## Quoted passage
start

The following selection demonstrates how IFK students weave in the plot lines of remedial civics to present themselves:
Saad: I have met with people, and I have learned a lot. There is no difference, I don’t know, [if you’re] gay or not, we are all equal humans. One just needs to speak from the heart and talk with each other.
Mohammad: It was, when I came [to] Germany, there’s many, many foreigners, who are always making trouble and the Germans, they think: “the refugees, they’re all bad.” And, they aren’t. You can’t say, ‘everyone is bad.’ Every country, there are bad people and good people.
Amadou: I am a little bit open. I can – I don’t say, “him, he’s beneath [me],” or something like that. For me everyone, everyone is equal, regardless of religion or what kind of person, it doesn’t matter.
Abdul: With me now, the most important [thing] is that everyone here is respectful, really, regardless of what country they’re from, what nation, what religion.
Students steer through the situation of mixed contact using a discursive performance of a tolerant-self. The remedial civics classroom clearly announces itself in these self-presentations: difference appears as a feature of individuals, not groups; group differences are flattened to a point of irrelevance; acceptance and tolerance towards sexual, national, and religious differences is repeatedly and explicitly avowed. These appeals to a greater unity, irrespective of social category, enable students to situate themselves outside of negative labels by presenting group-based distinctions as invalid criteria of evaluation, while also depriving them of the strategic use of group membership to pursue collective aims.
‘Integration through education’ positions refugee students as capable of reform. Students, for their part, adeptly recognize this expectation and mobilize it to craft the role of the civic convert. Beneath the celebratory civic conversion tale is a troubled moral path, through which refugee students learn of the flaws and deficits their social environment sees in them and come to intimately know that burden. In mixed contact, students mobilize civics lessons to claim self-worth and social belonging. Democratic modes (e.g., dialogue) acquire shape as individual life management strategies; grievances about the social environment are directed inward (e.g., benign acceptance of suspicion, managing presumed pathologies of an assigned in-group). Using legitimate means of democratic redress appears rather unwise, as publicly linking themselves with the categorical pollution they are made to experience could introduce new hazards into an already precarious situation.
A Rite without Passage
There appears to be no way for refugee students to behave that would dispel the pervasive expectation that they bring ideological perils, nor any way for these students to prevent being understood (pre-civic conversion) as threats to cherished civic arrangements. Students regularly present themselves as already possessing the desired attitudes. In conversion stories, faculty depict a preexisting embrace of treasured liberal ideas: as when H. Pasquel recounts students telling him ‘Herr P., we know this’ or when F. Breuer points out that none of her refugee students agreed with differential treatment before the courts. The transformative thrust of the conversion story persists despite clear observations that students express ‘normal’ levels of support for civic ideas; as in the cases of H. Richter and F. Hesse, when their students were swiftly receptive (‘they’re already saying it, too’) and non-receptive to liberal ideas (‘this also applies to male students, generally’) in ways typical of any young person developing a moral horizon. Yet, these same students are narrated as being substantively changed and the work of changing them as an imperative contribution to the maintenance of democracy.

end

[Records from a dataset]

start

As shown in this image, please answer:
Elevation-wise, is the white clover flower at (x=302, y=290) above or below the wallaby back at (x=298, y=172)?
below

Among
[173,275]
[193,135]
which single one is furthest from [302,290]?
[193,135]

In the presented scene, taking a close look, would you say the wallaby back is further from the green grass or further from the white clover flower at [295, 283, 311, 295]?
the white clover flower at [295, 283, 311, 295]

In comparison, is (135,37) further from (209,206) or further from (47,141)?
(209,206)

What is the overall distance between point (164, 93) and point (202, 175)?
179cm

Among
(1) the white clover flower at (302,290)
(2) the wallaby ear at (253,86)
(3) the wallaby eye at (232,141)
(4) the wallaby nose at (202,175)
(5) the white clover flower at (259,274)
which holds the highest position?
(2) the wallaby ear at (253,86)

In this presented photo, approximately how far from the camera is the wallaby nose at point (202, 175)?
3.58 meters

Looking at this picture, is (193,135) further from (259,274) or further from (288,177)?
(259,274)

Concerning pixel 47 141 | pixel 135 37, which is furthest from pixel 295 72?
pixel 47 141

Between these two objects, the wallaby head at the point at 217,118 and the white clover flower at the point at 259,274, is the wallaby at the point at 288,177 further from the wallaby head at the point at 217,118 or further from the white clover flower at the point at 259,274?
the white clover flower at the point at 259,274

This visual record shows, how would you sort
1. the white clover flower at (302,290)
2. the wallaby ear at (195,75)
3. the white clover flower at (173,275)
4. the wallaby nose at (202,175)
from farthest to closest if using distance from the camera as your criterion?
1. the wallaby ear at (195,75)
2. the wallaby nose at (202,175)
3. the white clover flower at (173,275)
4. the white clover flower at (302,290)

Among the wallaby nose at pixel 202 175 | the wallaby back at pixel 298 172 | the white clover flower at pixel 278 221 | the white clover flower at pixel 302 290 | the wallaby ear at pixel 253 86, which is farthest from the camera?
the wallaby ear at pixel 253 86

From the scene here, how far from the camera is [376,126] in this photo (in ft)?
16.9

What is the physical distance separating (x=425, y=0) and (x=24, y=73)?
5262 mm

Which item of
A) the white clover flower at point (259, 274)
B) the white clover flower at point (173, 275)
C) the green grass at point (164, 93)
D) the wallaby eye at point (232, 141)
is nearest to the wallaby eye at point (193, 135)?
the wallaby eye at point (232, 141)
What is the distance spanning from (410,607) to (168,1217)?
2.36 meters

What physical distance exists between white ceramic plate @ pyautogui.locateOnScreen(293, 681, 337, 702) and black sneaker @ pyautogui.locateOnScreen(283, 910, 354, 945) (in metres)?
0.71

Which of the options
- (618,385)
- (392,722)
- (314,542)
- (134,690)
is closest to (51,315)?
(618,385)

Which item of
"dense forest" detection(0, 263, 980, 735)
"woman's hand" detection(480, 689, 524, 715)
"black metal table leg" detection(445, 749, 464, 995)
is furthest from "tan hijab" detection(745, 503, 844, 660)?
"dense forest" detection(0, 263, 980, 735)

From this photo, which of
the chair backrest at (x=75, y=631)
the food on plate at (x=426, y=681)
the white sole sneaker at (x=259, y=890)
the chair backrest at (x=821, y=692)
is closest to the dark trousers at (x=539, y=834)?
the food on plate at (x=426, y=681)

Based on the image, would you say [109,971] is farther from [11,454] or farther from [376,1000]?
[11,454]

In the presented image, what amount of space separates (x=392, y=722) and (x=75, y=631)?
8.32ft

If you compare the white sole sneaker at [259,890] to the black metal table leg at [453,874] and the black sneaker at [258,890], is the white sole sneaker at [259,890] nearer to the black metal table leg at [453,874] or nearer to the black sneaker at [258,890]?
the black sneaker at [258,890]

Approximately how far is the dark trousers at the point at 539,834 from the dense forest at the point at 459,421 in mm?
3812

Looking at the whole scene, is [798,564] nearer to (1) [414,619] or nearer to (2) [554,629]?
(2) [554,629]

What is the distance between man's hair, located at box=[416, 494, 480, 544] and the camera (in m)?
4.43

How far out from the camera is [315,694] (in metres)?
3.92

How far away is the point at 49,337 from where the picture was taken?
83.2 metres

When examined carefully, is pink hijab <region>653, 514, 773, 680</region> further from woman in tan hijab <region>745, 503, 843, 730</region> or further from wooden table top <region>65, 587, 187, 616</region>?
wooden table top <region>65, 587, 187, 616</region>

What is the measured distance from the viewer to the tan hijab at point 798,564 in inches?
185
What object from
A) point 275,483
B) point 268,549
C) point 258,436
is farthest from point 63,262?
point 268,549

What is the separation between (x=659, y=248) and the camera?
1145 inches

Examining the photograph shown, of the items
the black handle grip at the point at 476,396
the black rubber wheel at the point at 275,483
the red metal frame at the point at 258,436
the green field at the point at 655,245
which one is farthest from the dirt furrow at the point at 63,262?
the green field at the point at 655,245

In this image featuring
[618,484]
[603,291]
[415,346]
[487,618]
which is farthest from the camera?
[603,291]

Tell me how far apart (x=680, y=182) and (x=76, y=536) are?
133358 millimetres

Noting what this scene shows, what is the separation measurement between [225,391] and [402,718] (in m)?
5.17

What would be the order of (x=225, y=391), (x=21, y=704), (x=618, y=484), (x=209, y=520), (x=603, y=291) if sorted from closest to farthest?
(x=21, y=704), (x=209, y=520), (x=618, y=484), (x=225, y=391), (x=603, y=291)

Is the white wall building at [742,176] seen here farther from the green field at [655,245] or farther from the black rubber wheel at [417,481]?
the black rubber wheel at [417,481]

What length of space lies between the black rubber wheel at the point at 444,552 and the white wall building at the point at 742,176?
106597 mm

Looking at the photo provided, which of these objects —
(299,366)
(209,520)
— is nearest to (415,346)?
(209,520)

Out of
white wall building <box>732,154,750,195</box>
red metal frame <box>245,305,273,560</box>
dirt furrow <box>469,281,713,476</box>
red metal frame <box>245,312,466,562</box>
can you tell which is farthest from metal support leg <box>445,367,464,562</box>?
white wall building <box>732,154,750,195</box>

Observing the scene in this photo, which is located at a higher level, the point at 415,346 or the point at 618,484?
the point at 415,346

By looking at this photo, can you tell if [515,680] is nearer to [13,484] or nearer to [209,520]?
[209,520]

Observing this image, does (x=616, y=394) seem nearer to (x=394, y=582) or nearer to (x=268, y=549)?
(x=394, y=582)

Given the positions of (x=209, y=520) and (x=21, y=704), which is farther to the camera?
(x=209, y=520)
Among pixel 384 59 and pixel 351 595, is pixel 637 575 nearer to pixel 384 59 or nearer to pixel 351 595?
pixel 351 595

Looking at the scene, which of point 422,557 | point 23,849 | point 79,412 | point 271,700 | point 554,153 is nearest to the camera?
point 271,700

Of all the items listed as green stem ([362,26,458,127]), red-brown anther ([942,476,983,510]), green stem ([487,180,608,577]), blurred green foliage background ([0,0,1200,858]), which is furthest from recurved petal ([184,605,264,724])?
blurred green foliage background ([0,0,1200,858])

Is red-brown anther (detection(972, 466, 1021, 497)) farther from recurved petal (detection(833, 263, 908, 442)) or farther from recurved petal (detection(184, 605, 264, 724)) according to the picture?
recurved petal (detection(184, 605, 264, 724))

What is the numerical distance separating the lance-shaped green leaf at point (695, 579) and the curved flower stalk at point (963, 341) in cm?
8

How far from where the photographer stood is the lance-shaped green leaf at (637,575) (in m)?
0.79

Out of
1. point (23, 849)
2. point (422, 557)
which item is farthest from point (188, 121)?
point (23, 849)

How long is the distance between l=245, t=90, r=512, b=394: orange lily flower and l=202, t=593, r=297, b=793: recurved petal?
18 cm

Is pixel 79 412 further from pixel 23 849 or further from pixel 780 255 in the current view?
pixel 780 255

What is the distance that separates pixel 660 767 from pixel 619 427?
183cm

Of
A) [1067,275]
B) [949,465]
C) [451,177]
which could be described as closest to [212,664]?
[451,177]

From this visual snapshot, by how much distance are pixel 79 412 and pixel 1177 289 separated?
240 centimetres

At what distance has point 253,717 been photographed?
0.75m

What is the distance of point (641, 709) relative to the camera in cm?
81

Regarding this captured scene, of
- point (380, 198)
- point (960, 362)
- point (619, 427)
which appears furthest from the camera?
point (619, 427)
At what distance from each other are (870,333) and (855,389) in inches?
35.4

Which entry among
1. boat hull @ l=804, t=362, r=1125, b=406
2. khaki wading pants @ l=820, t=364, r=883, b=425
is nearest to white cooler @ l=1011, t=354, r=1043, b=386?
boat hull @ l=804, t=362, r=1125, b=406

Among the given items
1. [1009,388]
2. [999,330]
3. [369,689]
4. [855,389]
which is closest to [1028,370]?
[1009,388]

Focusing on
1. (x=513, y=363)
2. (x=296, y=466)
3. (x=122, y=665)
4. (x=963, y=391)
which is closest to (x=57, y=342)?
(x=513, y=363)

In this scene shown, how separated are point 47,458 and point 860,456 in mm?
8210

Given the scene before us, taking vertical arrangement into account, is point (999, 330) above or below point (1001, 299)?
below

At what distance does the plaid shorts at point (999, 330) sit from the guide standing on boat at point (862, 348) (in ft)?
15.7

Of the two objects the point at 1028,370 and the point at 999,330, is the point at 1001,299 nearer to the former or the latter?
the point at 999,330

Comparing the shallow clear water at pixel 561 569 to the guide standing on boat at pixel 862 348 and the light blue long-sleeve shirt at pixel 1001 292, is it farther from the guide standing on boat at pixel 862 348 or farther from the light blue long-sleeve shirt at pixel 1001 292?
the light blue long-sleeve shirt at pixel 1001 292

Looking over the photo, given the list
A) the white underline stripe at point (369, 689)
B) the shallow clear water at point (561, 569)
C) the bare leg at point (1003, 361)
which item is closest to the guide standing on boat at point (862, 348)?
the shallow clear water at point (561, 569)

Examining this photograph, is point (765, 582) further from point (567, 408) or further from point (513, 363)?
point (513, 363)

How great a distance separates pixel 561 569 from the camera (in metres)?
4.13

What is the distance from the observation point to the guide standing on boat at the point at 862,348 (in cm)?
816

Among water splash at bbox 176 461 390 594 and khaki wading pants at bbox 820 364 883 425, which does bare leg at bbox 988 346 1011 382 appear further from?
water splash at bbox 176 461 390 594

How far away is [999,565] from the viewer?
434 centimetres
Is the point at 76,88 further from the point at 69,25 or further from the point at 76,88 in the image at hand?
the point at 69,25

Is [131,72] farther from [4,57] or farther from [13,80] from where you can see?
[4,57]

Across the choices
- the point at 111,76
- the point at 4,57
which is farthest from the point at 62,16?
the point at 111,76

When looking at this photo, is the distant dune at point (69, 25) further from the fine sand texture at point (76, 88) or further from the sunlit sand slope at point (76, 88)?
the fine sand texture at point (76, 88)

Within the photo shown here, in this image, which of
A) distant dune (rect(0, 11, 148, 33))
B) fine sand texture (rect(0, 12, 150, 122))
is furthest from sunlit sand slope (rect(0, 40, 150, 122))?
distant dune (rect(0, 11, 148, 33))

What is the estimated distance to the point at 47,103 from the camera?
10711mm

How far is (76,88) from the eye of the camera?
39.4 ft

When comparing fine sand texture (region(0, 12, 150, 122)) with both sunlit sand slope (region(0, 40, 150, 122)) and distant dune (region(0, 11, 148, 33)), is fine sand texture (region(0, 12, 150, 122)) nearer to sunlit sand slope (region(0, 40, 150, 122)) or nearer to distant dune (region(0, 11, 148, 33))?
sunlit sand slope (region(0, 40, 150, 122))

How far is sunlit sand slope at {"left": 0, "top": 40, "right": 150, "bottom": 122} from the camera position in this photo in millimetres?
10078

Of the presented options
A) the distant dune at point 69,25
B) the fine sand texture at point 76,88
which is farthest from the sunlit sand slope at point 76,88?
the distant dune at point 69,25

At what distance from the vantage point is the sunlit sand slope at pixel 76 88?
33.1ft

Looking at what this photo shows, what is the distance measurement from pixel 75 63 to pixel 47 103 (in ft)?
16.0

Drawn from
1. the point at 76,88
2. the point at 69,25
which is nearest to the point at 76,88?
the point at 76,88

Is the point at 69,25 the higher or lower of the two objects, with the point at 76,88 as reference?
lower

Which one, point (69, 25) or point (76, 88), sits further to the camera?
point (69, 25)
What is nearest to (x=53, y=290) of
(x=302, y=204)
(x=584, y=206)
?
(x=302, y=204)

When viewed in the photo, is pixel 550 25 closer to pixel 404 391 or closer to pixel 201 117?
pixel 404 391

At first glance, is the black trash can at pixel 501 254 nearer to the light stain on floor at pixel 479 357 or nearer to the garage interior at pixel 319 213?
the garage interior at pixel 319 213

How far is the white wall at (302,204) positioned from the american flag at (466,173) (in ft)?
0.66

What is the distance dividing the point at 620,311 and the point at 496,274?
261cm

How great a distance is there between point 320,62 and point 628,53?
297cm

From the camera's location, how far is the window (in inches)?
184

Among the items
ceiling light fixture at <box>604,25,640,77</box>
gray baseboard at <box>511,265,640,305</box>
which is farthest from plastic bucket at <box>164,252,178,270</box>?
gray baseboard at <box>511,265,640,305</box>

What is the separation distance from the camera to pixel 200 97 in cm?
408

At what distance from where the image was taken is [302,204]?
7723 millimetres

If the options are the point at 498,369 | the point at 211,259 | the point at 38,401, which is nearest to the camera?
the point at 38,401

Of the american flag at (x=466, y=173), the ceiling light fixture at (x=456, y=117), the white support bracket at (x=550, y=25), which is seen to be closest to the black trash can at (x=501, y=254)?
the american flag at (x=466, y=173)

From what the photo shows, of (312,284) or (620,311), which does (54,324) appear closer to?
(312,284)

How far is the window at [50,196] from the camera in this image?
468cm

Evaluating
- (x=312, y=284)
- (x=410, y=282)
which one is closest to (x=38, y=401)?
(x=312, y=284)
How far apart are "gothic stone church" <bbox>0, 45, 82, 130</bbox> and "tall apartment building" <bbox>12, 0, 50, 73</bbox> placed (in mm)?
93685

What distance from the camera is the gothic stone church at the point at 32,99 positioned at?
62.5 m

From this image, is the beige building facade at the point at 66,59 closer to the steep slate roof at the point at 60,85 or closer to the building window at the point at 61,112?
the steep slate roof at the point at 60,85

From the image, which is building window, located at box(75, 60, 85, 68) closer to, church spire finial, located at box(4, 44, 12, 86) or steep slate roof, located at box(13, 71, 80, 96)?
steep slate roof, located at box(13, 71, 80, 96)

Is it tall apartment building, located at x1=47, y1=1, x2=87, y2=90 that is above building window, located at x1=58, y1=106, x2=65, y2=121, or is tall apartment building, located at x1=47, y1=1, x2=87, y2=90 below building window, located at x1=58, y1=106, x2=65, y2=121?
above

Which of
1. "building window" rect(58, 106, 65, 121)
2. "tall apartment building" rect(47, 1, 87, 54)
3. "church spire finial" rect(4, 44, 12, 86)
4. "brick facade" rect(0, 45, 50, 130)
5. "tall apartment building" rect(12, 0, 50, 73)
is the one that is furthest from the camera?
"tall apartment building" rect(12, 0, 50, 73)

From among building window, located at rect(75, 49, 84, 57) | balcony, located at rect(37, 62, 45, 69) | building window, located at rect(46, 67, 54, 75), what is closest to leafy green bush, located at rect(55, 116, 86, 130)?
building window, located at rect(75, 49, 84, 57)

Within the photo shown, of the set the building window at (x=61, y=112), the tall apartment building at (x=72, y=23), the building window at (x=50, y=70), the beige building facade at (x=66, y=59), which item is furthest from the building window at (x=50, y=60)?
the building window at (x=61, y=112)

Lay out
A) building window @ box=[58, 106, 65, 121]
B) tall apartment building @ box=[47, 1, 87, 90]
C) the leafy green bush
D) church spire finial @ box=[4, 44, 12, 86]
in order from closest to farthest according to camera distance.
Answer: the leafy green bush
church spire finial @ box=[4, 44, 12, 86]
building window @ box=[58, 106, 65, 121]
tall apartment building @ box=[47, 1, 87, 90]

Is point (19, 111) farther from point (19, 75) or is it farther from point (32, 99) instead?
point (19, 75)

end

## Written request 1
Answer these questions from the passage on refugee students in civics classes:
(a) According to Mohammad, what do the Germans think about the refugees?
(b) What does H. Pasquel recount students telling him?
(c) What does ‘Integration through education’ position refugee students as?
## Written request 2
Transcribe the passage on refugee students in civics classes between "Mohammad: It was, when" and "it doesn’t matter.", inclusive.

## Problem solution 1
(a) They think the refugees are all bad.
(b) ‘Herr P., we know this.’
(c) Capable of reform.

## Problem solution 2
Mohammad: It was, when I came [to] Germany, there’s many, many foreigners, who are always making trouble and the Germans, they think: “the refugees, they’re all bad.” And, they aren’t. You can’t say, ‘everyone is bad.’ Every country, there are bad people and good people.
Amadou: I am a little bit open. I can – I don’t say, “him, he’s beneath [me],” or something like that. For me everyone, everyone is equal, regardless of religion or what kind of person, it doesn’t matter.